# Given passage:
□ □ □ □ □

With iPhoneX True-Depth camera its possible to get the 3D Coordinates of any object and use that information to position and scale the object, but with older iPhones we don't have access to AR on front-face camera, what i've done so far was detecting the face using Apple Vison frame work and drawing some 2D paths around the face or landmarks.
i've made a SceneView and Applied that as front layer of My view with clear background, and beneath it is AVCaptureVideoPreviewLayer , after detecting the face my 3D Object appears on the screen but positioning and scaling it correctly according to the face boundingBox required unprojecting and other stuffs which i got stuck there, i've also tried converting the 2D BoundingBox to 3D using CATransform3D but i failed! i am wondering if what i want to achieve is even possible ? i remember SnapChat was doing this before ARKit was available on iPhone if i'm not wrong!
override func viewDidLoad() {
super.viewDidLoad()
self.view.addSubview(self.sceneView)
self.sceneView.frame = self.view.bounds
self.sceneView.backgroundColor = .clear
self.node = self.scene.rootNode.childNode(withName: "face",
recursively: true)!
}
fileprivate func updateFaceView(for result:
VNFaceObservation, twoDFace: Face2D) {
let box = convert(rect: result.boundingBox)
defer {
DispatchQueue.main.async {
self.faceView.setNeedsDisplay()
}
}
faceView.boundingBox = box
self.sceneView.scene?.rootNode.addChildNode(self.node)

□ □ □ □ □

# Data block:
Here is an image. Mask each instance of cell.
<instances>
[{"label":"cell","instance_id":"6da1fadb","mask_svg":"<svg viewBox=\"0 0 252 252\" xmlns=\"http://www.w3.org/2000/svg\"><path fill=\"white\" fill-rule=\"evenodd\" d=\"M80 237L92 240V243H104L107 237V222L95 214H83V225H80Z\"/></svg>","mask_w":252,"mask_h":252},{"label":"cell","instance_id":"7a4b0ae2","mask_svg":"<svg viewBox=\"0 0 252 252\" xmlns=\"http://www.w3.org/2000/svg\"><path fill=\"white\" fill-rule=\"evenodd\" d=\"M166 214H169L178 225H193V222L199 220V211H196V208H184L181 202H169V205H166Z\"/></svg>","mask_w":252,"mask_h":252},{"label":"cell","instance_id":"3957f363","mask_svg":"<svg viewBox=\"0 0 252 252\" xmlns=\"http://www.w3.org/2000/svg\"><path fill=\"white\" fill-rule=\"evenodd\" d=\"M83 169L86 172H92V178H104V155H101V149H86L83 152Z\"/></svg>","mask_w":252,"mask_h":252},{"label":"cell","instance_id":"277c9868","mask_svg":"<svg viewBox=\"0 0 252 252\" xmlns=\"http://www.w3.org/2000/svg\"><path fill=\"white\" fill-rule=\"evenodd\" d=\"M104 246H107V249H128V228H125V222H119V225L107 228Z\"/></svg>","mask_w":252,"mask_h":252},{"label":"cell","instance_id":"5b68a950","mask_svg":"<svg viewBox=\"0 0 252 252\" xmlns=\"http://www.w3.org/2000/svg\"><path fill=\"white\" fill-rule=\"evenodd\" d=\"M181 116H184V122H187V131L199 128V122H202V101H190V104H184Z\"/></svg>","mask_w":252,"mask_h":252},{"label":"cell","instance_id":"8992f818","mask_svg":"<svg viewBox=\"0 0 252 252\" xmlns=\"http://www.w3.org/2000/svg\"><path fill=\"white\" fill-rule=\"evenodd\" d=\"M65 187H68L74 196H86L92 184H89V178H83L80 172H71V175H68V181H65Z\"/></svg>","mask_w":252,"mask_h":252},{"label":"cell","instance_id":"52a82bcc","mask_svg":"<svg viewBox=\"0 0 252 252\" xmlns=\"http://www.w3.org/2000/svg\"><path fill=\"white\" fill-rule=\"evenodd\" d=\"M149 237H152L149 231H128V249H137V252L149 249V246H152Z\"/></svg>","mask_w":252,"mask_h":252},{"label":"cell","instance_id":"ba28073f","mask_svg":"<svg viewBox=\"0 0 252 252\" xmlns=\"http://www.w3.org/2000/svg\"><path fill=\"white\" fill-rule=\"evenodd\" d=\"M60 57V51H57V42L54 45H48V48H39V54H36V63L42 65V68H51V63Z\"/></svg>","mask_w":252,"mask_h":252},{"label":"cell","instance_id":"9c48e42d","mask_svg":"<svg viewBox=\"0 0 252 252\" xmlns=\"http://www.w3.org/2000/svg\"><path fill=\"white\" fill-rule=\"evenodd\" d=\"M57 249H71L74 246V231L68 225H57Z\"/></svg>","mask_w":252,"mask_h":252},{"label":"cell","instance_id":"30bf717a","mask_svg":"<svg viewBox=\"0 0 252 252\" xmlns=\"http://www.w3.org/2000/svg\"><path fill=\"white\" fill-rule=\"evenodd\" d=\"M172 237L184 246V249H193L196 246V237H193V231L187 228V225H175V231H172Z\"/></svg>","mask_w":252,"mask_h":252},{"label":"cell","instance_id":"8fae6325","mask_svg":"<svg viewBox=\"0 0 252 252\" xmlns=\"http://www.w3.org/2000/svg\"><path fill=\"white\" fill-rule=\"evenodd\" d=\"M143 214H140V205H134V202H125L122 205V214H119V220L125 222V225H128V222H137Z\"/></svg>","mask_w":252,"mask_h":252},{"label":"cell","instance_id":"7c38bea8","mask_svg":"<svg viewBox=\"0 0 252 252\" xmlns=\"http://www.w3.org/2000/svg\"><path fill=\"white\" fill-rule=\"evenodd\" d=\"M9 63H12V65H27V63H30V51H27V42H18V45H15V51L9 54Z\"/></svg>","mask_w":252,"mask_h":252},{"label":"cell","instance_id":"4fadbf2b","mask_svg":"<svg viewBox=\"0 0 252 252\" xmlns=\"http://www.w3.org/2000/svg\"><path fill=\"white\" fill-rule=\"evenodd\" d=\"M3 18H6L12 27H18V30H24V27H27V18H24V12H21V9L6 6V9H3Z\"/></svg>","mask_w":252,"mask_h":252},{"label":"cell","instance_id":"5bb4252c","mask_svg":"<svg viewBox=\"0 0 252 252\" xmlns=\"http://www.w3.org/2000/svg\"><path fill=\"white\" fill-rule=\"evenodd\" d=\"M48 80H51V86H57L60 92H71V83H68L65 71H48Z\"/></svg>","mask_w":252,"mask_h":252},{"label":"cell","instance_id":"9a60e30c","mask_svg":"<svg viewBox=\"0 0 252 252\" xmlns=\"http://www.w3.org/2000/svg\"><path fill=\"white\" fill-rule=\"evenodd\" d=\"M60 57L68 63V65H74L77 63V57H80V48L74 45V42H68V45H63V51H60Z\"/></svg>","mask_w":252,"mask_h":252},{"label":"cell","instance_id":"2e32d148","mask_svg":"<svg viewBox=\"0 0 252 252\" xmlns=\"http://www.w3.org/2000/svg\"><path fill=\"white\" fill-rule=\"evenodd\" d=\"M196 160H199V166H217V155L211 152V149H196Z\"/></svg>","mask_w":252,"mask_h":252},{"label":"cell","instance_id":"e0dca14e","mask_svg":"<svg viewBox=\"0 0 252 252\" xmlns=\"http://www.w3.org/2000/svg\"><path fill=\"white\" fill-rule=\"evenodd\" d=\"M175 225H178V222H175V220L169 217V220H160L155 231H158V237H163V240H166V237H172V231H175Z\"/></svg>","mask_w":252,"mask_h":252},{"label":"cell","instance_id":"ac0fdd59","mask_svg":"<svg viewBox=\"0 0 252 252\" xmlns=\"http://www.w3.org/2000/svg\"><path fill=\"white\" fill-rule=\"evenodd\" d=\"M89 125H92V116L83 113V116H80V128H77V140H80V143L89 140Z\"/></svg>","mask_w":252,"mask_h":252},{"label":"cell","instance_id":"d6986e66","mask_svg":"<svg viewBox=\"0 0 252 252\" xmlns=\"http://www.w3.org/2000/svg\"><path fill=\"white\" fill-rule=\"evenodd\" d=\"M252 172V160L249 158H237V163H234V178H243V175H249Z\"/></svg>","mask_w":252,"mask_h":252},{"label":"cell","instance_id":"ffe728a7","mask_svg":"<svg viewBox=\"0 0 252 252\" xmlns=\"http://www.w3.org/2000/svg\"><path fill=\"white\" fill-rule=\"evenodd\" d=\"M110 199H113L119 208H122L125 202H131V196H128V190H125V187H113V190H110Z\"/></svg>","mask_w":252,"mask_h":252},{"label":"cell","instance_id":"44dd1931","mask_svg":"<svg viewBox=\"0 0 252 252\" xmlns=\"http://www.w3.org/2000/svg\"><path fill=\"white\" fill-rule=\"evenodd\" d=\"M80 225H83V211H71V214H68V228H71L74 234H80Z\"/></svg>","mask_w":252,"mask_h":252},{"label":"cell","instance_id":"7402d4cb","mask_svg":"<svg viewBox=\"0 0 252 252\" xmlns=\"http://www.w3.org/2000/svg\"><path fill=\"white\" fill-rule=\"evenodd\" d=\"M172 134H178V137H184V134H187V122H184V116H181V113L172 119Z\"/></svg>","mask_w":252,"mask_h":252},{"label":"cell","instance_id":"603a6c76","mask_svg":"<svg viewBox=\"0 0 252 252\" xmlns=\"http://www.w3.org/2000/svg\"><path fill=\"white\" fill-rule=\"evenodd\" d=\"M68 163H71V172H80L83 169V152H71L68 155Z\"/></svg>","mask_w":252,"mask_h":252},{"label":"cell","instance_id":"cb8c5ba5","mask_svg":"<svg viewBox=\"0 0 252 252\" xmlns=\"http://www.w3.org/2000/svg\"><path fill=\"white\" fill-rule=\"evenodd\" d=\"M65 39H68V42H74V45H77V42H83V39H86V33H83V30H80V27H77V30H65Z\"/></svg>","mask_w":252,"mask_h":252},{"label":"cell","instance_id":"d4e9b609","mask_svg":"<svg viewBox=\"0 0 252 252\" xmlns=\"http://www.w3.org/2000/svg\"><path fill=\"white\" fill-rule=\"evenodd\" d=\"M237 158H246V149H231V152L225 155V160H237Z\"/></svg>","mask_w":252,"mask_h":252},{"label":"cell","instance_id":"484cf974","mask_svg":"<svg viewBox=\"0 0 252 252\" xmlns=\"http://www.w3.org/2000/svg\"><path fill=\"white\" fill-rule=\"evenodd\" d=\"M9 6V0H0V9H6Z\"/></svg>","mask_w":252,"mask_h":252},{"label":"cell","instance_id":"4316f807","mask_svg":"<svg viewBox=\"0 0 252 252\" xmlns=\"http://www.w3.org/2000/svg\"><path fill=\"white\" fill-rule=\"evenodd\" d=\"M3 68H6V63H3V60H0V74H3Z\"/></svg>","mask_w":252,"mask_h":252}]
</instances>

□ □ □ □ □

# Written instruction:
Answer these from the forum post about placing a 3D object on a detected face:
(a) Which layer sits beneath the SceneView?
(b) What did the poster use when trying to convert the 2D bounding box to 3D?
(c) What name is passed when looking up the child node in viewDidLoad?

# Exercise solution:
(a) AVCaptureVideoPreviewLayer
(b) CATransform3D
(c) "face"